Kemiskinan, dapat didefinisikan sebagai kondisi di mana seseorang atau sekelompok orang,
laki-laki atau perempuan, tidak terpenuhi hak-hak dasarnya untuk mempertahankan dan
mengembangkan kehidupan yang bermartabat. Definisi kemiskinan ini beranjak dari pendekatan
berbasis hak yang mengakui bahwa masyarakat miskin, baik laki-laki maupun perempuan,
mempunyai hak-hak dasar yang sama dengan anggota masyarakat lainnya. Kemiskinan tidak lagi
dipahami hanya sebatas ketidakmampuan ekonomi, tetapi juga kegagalan pemenuhan hak-hak
dasar dan perbedaan perlakuan bagi seseorang atau sekelompok orang, laki-laki dan perempuan,
dalam menjalani kehidupan secara bermartabat.
Hak-hak dasar secara umum terdiri dari antara lain terpenuhinya kebutuhan pangan,
kesehatan, pendidikan, pekerjaan, perumahan, air bersih, sanitasi, pertanahan, sumberdaya alam
dan lingkungan hidup, rasa aman dari perlakuan atau ancaman tindak kekerasan, dan hak untuk
berpartisipasi dalam kehidupan sosial-politik, baik bagi perempuan maupun laki-laki.
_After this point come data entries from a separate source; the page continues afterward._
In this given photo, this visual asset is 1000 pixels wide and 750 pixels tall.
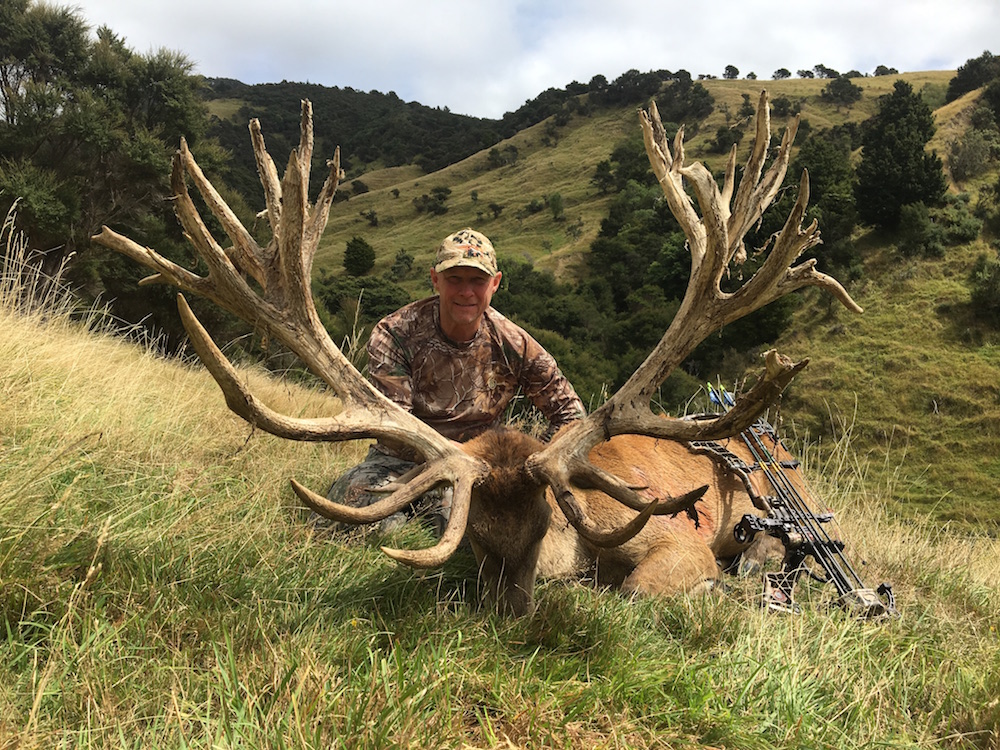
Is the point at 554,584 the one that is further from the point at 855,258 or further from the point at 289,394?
the point at 855,258

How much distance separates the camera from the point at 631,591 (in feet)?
10.8

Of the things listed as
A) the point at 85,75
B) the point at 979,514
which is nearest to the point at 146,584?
the point at 85,75

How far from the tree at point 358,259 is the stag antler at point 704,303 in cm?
5399

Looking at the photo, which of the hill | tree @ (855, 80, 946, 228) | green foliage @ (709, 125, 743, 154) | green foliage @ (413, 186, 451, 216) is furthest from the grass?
green foliage @ (413, 186, 451, 216)

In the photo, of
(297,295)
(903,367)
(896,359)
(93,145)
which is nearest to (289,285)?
(297,295)

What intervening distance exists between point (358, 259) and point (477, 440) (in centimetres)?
5533

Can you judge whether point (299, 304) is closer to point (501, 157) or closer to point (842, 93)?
point (842, 93)

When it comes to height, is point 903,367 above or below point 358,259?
below

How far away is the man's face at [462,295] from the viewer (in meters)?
3.96

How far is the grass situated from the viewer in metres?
1.69

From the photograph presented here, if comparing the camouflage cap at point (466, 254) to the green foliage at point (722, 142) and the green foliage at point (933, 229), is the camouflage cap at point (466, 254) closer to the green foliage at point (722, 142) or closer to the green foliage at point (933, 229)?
the green foliage at point (933, 229)

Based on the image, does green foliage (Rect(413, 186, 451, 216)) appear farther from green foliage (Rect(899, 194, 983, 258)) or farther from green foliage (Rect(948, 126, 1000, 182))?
green foliage (Rect(899, 194, 983, 258))

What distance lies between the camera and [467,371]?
4.27 metres

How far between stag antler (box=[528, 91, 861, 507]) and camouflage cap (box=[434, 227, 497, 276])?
113cm
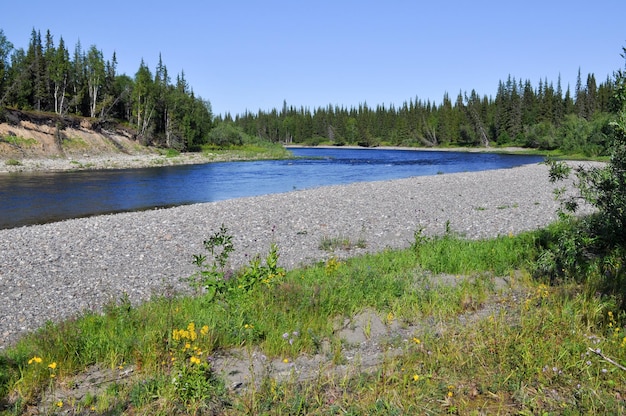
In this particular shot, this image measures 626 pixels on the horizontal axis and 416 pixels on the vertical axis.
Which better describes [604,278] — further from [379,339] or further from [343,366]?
[343,366]

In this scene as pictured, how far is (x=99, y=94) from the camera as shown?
96250 millimetres

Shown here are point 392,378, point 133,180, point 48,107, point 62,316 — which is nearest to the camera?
point 392,378

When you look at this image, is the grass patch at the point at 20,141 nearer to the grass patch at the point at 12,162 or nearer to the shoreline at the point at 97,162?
the shoreline at the point at 97,162

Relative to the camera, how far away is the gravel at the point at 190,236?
1056 centimetres

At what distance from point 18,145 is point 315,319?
64928 mm

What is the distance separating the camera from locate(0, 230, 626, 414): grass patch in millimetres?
4672

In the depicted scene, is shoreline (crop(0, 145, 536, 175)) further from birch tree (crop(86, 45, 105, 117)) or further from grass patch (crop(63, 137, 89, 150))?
birch tree (crop(86, 45, 105, 117))

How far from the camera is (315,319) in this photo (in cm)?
711

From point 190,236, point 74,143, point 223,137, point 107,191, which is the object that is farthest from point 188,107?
point 190,236

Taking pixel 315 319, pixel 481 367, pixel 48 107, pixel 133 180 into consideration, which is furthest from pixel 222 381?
pixel 48 107

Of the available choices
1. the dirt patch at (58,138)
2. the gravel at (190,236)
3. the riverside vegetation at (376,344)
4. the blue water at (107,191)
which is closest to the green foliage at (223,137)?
the dirt patch at (58,138)

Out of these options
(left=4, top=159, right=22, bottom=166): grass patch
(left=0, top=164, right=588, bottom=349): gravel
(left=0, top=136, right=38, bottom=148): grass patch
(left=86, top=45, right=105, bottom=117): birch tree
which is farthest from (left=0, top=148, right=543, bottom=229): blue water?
(left=86, top=45, right=105, bottom=117): birch tree

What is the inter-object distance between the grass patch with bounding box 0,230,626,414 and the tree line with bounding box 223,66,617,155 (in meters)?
75.6

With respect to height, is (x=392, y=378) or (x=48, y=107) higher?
(x=48, y=107)
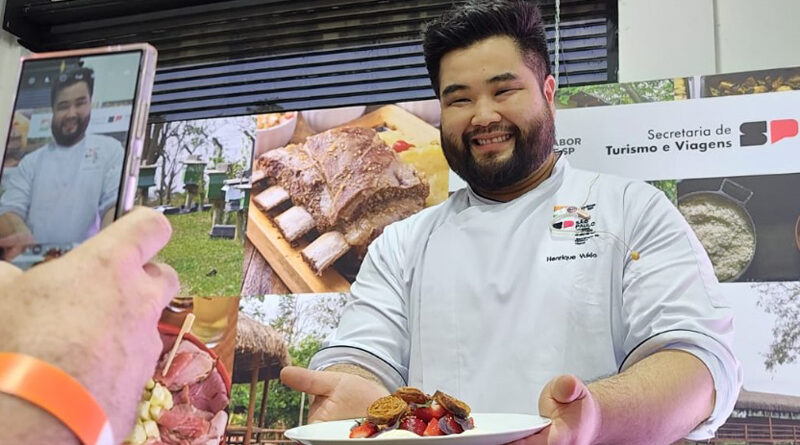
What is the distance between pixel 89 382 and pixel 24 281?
2.5 inches

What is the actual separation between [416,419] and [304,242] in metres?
1.74

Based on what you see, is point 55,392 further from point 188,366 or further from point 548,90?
point 188,366

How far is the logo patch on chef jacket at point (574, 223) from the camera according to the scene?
1744 mm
Hak-hak
dasar tidak berdiri sendiri tetapi saling mempengaruhi satu sama lain sehingga tidak
terpenuhinya satu hak dapat mempengaruhi pemenuhan hak lainnya. (
BAPPENAS, 2004 )Kemiskinan merupakan fenomena yang kompleks, bersifat multidimensi dan tidak dapat
secara mudah dilihat dari suatu angka absolut. Luasnya wilayah dan sangat beragamnya budaya
masyarakat menyebabkan kondisi dan permasalahan kemiskinan di Indonesia menjadi sangat
beragam dengan sifat-sifat lokal yang kuat. Kondisi dan permasalahan kemiskinan secara tidak
langsung tergambar dari fakta yang diungkapkan menurut persepsi dan pendapat masyarakat
miskin itu sendiri, berdasarkan temuan dari berbagai kajian, dan indikator sosial dan ekonomi
yang dikumpulkan dari kegiatan sensus dan survai.
(41)
Masalah kemiskinan juga ditandai oleh rendahnya mutu kehidupan masyarakat, yang dapat dilihat dari Indeks Pembangunan Manusia. Indeks Pembangunan Manusia ( IPM ) merupakan indeks komposit yang dihitung sebagai nilai rata-rata dari 3 (tiga) indeks yaitu: indeks kesehatan, indeks pendidikan dan indeks daya beli. Indeks kesehatan inilah yang sering menjadi menjadi polemik utama dan memiliki hubungan secara langsung, dengan kualitas air minum dan sanitasi yang ada pada masyarakat.
Hubungan Air minum dan Sanitasi Air terhadap Stratifikasi Sosial Masyrarakat
Stratifikasi sosial menurut Pitirim A. Sorokin adalah perbedaan penduduk / masyarakat ke dalam
lapisan-lapisan kelas secara bertingkat (hirarkis). Pitirim A. Sorokin dalam karangannya yang
berjudul “Social Stratification” mengatakan bahwa sistem lapisan dalam masyarakat itu
merupakan ciri yang tetap dan umum dalam masyarakat yang hidup teratur. Salah satu ukuran
atau kriteria yang dominan sebagai dasar pembentukan pelapisan sosial adalah kekayaan dan
ilmu pengetahuan. Kekayaan dan Ilmu pengetahuan didalam masyarakat, sangat erat kaitannya
dengan kesehatan. Hal ini dikarenakan, kesehatan merupakan suatu komponen utama yang harus
dipenuhi untuk dapat melakukan tindakan-tindakan dan usaha dalam memperoleh ilmu
pengetahuan secara optimal. Nantinya, dengan ilmu pengetahuan inilah, seseorang akan
memperoleh kekayaan untuk meningkatkan statusnya didalam stratifikasi social masyarakat.
Tingkat stratifikasi social yang rendah merupakan suatu ketidakmampuan (lack of capabilities)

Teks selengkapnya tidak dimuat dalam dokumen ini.